藤「でね、その陽次って奴がとんでもないバカなんすよ。」
優「陽次くんって確か麗羅だよね?集会の時に来てたもん。」
藤「暴霊と麗羅は昔っから仲いいっすからね…合同集会ン時っしょ?あんとき俺熱出して寝込んでたんっすよね。」
他愛もない話が盛り上がりを見せた所で、ちょうど優子の家につく。なにかを期待するように、センパイはアキラの腕を取り中に入ろうとする。
藤「ちょっとちょっと、俺まだ寄るなんて言ってないっすよ?」
優子「そのつもりで一緒に帰ってきたんでしょ?お見通し。」
藤「バレてら…お邪魔します。」
それから2人は茶を軽くのみ、当然の如く愛を育んだ。
アキラが目覚めたのは、昼過ぎの事だった。隣に寝ていたはずの彼女がいないのを不審に思うが、やはりそこはまだ中学生、そこまで気にもせず服を着て、そっと家を出たのだ。

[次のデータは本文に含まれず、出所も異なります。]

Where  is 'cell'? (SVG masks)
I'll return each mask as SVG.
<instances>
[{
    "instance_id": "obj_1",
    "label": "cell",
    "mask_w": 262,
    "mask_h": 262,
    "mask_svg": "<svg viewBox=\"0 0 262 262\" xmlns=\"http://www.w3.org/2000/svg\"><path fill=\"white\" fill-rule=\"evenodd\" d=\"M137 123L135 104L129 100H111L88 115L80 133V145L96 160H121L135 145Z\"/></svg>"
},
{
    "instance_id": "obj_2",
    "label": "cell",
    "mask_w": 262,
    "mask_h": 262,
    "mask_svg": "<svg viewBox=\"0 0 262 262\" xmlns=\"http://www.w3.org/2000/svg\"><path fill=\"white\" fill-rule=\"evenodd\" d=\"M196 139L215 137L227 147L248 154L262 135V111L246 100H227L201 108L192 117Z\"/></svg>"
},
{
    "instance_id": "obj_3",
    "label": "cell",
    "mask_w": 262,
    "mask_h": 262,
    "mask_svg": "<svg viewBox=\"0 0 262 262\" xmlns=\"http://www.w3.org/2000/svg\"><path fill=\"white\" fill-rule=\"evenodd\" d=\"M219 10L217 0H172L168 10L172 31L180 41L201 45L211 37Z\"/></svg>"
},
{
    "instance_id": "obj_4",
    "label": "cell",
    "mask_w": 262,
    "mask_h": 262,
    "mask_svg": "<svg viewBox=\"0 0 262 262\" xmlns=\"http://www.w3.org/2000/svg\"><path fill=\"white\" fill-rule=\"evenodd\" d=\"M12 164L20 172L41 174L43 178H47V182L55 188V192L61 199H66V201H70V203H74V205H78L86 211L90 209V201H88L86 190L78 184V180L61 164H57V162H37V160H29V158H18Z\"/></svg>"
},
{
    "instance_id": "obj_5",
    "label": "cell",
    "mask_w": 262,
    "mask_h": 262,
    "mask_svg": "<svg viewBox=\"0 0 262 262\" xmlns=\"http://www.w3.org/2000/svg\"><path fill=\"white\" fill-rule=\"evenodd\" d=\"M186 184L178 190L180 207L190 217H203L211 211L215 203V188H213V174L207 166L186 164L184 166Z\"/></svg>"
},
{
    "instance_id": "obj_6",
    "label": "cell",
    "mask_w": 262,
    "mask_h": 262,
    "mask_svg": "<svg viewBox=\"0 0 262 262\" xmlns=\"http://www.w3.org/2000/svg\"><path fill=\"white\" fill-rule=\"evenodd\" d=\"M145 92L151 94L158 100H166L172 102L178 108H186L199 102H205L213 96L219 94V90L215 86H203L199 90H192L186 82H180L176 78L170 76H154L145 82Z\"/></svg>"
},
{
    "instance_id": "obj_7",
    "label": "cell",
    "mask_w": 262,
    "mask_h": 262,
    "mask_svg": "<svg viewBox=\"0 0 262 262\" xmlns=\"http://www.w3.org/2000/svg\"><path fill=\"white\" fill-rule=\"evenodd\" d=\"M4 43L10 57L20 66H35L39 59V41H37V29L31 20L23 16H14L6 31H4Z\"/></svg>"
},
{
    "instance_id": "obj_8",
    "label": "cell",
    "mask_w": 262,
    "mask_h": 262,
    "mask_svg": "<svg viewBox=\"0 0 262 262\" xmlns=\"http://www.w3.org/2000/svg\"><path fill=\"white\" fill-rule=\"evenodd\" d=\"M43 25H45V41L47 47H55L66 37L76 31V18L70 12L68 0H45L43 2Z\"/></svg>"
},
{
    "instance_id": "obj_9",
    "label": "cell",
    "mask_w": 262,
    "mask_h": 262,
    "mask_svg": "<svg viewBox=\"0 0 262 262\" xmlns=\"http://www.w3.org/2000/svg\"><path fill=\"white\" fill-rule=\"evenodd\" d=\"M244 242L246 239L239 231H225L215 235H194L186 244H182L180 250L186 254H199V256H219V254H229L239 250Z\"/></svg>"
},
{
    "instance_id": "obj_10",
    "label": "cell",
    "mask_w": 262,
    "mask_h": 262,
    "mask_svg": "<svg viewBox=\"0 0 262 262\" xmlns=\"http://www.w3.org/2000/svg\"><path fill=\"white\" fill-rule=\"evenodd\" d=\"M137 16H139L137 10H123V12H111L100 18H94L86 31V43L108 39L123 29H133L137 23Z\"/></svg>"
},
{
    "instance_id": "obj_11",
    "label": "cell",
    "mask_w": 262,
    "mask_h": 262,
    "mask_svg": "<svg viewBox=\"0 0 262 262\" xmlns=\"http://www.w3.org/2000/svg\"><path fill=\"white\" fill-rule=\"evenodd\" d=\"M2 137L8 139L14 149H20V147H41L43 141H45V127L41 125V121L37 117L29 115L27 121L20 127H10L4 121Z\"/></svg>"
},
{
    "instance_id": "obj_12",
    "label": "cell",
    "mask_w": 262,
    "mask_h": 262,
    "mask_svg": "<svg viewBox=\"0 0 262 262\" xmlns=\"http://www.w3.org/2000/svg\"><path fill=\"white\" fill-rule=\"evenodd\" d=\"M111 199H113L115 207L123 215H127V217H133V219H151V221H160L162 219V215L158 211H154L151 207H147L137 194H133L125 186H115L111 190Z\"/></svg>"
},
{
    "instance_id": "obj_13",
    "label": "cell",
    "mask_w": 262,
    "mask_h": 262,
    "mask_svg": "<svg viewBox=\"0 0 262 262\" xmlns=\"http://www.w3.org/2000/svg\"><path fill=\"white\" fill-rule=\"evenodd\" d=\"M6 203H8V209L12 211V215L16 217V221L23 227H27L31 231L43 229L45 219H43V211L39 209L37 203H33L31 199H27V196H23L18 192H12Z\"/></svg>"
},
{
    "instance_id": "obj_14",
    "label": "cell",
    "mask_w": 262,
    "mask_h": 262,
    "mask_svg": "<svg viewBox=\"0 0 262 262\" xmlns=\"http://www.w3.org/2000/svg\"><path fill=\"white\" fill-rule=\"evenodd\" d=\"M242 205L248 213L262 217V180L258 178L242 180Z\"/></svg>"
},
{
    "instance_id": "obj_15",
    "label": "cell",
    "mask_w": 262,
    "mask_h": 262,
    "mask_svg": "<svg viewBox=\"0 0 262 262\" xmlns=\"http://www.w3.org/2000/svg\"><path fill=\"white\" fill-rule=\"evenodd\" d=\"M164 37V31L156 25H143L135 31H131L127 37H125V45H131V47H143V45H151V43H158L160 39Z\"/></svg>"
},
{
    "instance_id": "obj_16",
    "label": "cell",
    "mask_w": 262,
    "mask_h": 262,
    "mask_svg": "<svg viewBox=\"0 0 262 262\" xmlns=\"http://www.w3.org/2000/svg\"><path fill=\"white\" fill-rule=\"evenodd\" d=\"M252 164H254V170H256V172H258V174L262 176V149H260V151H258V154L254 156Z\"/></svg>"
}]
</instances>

家路につくために歩いていると、中抜けをしたであろう友人に出会った。
藤「陽次ィ!」
陽「おー、アキラ。お前またサボりかよ?」
藤「女ン所から帰りだよ。集会終わって、それからな。辰也はいねぇのかよ?」
陽「懲りねぇなお前も…あいつ熱出して今日休み。つまんねえから中抜けだ。」
他愛もない会話をしていると、後ろから忍び寄る者が2名。やがてその2人は、アキラに話しかけた。
「アキラ、てめぇなに仲良く話してんだ?」
藤「…あ?」
アキラが振り向くと、そこにはアキラが特に嫌っているセンパイが立っていた。
ドスの効いた声でアキラに睨みを利かすと、火がついたのは陽次だった。
陽「てめぇ喧嘩うってんのか?」
藤「陽次やめろ!……こいつ、ダチなんすよ…」
「一色がダチね…てめぇ、暴霊の3代目決まってっからって、甘い顔見せやがって。そいつはてめぇのダチだが俺らにとっちゃ敵だろうが?……甘ったれたことやってんじゃねえぞ!」
藤「ぐっ……」
キレた陽次を宥めてセンパイに説明するアキラだったが、鉄拳を腹にくらいうずくまってしまった。これにより、陽次は完全にブチ切れてしまった。
陽「コラァ!横からしゃしゃり出てきやがって!いっぺんブチ殺したらんとわからねぇみてぇだな、おっさん!」
「誰がおっさんだコラァ!」
胸ぐらを掴んで睨みを利かす陽次に対して、そのセンパイは睨みで返す。一触即発ともなる空気を変えたのは、アキラだった。
藤「ちっと、待ってくださいよセンパイ……」
「あぁ!?」
陽「アキラお前…」
藤「陽次もここは黙ってくれ……センパイ、あんたじゃ3代目は張れないっすよ。」
「ガキが…言うじゃねえか?」
藤「あんたのやり方じゃ人はついてこない…そんなんだから俺みたいなガキに先越されんでしょうが…」
腹を抑えながら必死に陽次を宥めると、センパイに対して嘲笑うように語るアキラがそこにはいた。